The Secretary-General and Minister Prehn toured a United Nations Children’s Fund (UNICEF) warehouse, which has been the agency’s supply and emergency kit packing operation since 1963 and is the world’s largest humanitarian warehouse today. The Secretary-General and the Minister saw first hand the state-of-the-art, automated work done in the warehouse and also packed humanitarian kits for schoolchildren in Yemen.
The Secretary-General then held a press conference at the C40 World Mayors Summit, where he was introduced by former New York City Mayor Michael Bloomberg, who thanked the Secretary-General for his initiatives on climate change.
Building on the momentum generated by the United Nations Climate Action Summit in September, the Secretary-General told the media that cities are critical, and they are largely where the battle will be won or lost. He stressed the need to build infrastructure that will serve the carbon-neutral cities of tomorrow. “If we build today infrastructures that are not green, we will have consequences in the decades to come,” he said.
The Secretary-General held a bilateral meeting with Danish Prime Minister Mette Frederiksen, followed by a joint press encounter.
In his remarks to the media, the Secretary-General praised Denmark’s leadership in combating climate change, especially in the areas of energy efficiency and transitioning to a green economy.

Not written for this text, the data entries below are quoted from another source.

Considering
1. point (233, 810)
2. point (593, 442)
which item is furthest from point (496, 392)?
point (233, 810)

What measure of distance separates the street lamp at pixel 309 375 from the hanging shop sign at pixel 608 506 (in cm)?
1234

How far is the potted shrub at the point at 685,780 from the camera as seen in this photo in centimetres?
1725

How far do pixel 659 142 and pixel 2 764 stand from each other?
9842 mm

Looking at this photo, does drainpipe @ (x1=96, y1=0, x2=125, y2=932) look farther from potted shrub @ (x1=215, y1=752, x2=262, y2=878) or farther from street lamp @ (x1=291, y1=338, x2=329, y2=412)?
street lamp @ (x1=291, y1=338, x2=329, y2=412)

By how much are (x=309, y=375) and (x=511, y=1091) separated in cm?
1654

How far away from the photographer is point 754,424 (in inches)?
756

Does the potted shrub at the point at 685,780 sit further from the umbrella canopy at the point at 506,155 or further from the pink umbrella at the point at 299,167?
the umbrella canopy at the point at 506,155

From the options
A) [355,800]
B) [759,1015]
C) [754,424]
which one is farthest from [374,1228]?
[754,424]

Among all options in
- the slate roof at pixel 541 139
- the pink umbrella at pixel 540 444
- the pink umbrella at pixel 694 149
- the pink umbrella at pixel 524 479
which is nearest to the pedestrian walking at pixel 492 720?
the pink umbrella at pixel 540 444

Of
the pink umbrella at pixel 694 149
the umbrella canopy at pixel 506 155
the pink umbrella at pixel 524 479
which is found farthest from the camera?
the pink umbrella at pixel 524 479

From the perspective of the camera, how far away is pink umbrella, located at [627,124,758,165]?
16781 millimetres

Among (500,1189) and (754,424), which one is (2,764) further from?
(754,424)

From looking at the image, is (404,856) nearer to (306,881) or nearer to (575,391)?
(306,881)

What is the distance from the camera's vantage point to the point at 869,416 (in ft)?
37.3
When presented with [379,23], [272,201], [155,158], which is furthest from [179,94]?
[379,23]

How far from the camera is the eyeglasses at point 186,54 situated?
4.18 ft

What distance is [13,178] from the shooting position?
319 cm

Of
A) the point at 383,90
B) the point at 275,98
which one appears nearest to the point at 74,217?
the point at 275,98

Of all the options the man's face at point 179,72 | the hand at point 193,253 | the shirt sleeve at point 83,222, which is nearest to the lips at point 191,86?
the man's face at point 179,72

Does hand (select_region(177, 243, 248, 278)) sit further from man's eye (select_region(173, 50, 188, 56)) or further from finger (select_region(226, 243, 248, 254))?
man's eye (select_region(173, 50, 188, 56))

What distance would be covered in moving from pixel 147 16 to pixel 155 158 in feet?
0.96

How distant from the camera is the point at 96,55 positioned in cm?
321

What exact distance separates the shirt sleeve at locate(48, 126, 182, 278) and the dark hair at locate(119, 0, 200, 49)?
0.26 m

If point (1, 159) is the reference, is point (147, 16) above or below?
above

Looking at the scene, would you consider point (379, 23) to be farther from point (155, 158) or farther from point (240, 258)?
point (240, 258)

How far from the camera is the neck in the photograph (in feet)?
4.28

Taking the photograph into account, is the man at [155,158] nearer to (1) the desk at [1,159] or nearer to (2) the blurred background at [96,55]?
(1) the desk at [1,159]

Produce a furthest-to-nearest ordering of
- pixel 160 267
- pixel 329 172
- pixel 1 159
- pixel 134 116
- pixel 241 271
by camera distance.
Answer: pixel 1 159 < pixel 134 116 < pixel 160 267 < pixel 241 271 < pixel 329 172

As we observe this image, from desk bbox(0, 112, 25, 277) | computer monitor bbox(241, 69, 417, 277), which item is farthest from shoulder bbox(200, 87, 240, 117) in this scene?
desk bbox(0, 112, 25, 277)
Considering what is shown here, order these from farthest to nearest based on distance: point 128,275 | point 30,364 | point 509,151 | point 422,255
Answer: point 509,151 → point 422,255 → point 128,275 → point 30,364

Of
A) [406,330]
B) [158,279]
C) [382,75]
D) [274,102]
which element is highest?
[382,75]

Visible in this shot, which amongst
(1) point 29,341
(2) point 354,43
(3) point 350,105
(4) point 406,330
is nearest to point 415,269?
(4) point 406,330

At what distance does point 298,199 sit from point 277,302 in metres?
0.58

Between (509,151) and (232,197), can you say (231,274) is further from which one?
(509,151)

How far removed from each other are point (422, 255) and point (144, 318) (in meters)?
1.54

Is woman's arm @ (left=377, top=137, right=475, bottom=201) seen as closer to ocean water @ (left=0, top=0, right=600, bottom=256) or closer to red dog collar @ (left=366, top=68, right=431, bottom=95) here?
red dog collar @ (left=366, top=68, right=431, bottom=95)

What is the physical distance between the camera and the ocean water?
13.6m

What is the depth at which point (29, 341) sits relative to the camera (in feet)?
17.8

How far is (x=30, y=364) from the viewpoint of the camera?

He also expressed his deep concern over the escalation of the conflict in eastern Syria, emphasizing that military operations must always respect the United Nations Charter and international humanitarian law.
The Secretary-General ended his evening by attending a dinner hosted by Crown Prince Frederik of Denmark, also attended by high-level participants at the C40 Summit.
On the morning of Friday, 11 October, the Secretary-General gave the keynote address at a plenary session titled “The future we want is inclusive — and climate action must lift everyone up” at the C40 Summit. (See Press Release SG/SM/19808.)
“We have the knowledge, the technology and the resources to address the climate emergency and to promote sustainable and inclusive development for all,” the Secretary-General said in his remarks, adding that “what is still missing at many levels is political will.” He underlined the key role that cities can play in addressing the climate emergency, noting that some 100 cities committed to net zero carbon emissions by 2050 at September’s Climate Action Summit.
The Secretary-General then met with Anne Hidalgo, the Mayor of Paris and the outgoing chair of the C40; Lord Mayor Frank Jensen of Copenhagen; and Mark Watts, Executive Director of the C40.
The Secretary-General’s final appointment in Copenhagen before departing was an audience with Queen Margrethe II of Denmark.